I've noticed an increase in the number of married men who are hitting on me. It went from none to 3-4 a week. I don't get it. I'm not interested and I would really like to know where they're getting the idea that I would be interested in saving them from the monotony of their marriages. I'm really not. I'll be friends with pretty much anyone, but I'm not going to be the woman who breaks apart a marriage or worse, a family. I just don't get it though. Yes, I have a thing for older men, but I didn't think I had to specify that they be single as well. I honestly believed that was a given. Unfortunately, I am like a lightning rod for the lecherous men of my current area. The one that upsets me the most is that one of them is a friend of mine from high school. I don't want to break up his marriage. He just had a baby for Christ's sake.
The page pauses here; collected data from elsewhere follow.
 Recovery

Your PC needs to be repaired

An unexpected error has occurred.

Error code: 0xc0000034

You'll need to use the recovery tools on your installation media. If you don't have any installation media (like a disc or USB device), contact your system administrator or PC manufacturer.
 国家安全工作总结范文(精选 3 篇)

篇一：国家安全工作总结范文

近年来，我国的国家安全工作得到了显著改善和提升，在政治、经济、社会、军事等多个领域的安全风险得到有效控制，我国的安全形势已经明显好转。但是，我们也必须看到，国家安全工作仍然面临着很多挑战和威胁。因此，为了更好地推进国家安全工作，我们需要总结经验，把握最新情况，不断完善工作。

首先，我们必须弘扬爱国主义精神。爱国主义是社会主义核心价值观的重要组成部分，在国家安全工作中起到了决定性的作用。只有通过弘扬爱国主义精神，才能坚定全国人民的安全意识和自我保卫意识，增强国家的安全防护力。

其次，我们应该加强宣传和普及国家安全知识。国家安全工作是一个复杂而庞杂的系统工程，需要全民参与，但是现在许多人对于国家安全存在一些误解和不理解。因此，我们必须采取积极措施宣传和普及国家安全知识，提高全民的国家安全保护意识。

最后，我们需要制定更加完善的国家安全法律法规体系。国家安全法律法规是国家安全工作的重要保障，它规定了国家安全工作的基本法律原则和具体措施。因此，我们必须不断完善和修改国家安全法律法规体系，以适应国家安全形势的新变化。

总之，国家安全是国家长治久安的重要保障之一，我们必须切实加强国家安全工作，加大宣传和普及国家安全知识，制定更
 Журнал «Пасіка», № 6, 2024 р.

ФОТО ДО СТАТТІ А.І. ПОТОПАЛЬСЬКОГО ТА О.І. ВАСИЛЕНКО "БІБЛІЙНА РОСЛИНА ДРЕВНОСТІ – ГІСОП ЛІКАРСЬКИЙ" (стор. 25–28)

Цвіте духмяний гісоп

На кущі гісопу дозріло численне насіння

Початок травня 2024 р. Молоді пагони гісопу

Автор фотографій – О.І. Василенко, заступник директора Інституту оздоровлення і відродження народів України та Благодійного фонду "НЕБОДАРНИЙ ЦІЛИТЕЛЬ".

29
I just want him to be a happy man with his new family and to watch from the sidelines. And the biggest issue with all of this is J. I'm not even available. I'm just in a long-distance relationship. It certainly doesn't mean I'm available in the slightest. I just wish these "outstanding" examples of manhood would just work on their marriages and making their wives happy instead of turning to me in the hopes that I will make things better for them only. *sigh*
6.10.11
I'm no Superman
It's autumn. 3 years ago I told my father to never contact me ever again. I'm about to move and he'll have no idea where I am. I like that. See, he's an alcoholic. He told me I should have been aborted or at least he let his wife say it. I don't know. It was in an email. I haven't heard from him though in the last 3 years. I have nightmares where he shows up at my house and demands that I let him in. I would never let him in. But, I have to admit, I miss him. This time of year is especially difficult for me because of this. He had been so good for so long that when he leapt off the wagon, I barely knew what hit me. I'm terrified of alcohol because of him. I worry about my brothers because of him. I worry about my child's future choices because of him. It's not fair. I lost my father figure when I was 15 and my grandpa died. I thought I had forged a relationship with my biological father that could possibly be somewhat normal. His sudden change over the course of a month... it felt like a punch to the gut. I was winded... for a long time.